TinyML for Solar Panels: Bringing Edge Computing Applications to Solar Energy Systems w/ Archana Vaidheeswaran
Time: 3:30-4:00PM PDT
With the advent of IoT devices, it has become essential to utilize their data and run inference on the edge. TinyML is the use of Edge devices which can be used for running machine learning models at the edge. There are several advantages of using edge computing. The field of Solar Energy Systems holds immense potential for edge computing.

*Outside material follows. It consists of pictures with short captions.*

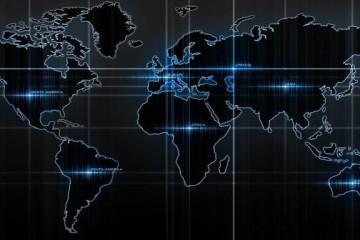 Uluslararası Güç Konseptinin Dönüşümü: Askerî Güç = Siber Akıllı Güç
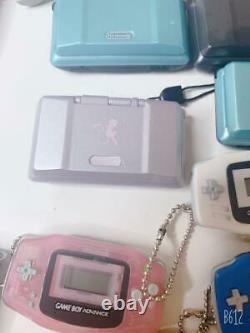 Nintendo game machine miniature clock eraser strap keychain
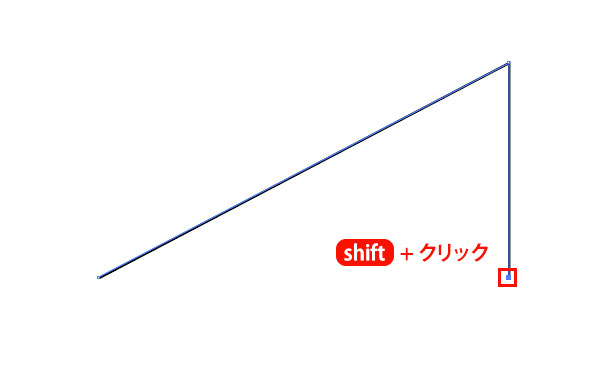 illustrator_trace_bezier_curve_4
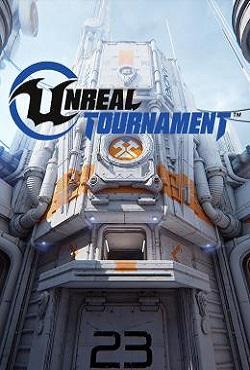 Unreal Tournament 2018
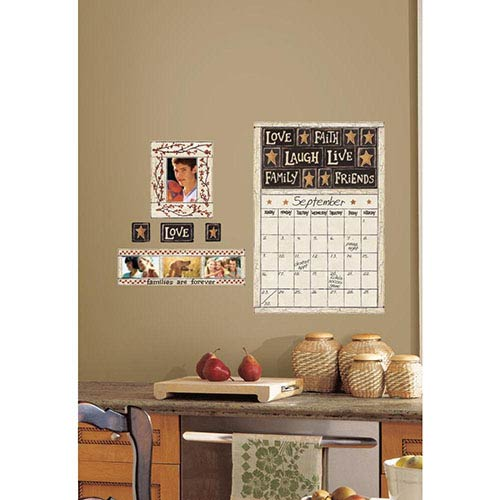 Roommates Decor Deco Tan Family and Friends Peel and Stick Dry Erase Calendar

In this talk, we will cover three applications of edge computing. The first application is the Estimation of Power Loss of Solar Panels. Soiling on solar panels can cause more than 30% of power loss in PV system generations. There have been some attempts in utilizing deep learning in soiling detection and the corresponding power loss estimation. However, the proposed methods costly GPU, which is not economically suitable for detecting soiling in remote solar farms. To take care of both of the accuracy and cost, this work proposes a lite model that can be implemented on edge computing devices, such as Raspberry Pi, EdgeTPU, FPGA, and VPU The second application is the continuation of the first into the detection of soiling and its classification through an opensource dataset called PV Net. The last application is solar irradiance forecasting using sky images. Real-time irradiance measurements can be found through satellite or can be obtained from ground sky images.
With edge computing, we can do quicker solar irradiance forecasting; short term forecasting up to 1 min. The work will showcase the same.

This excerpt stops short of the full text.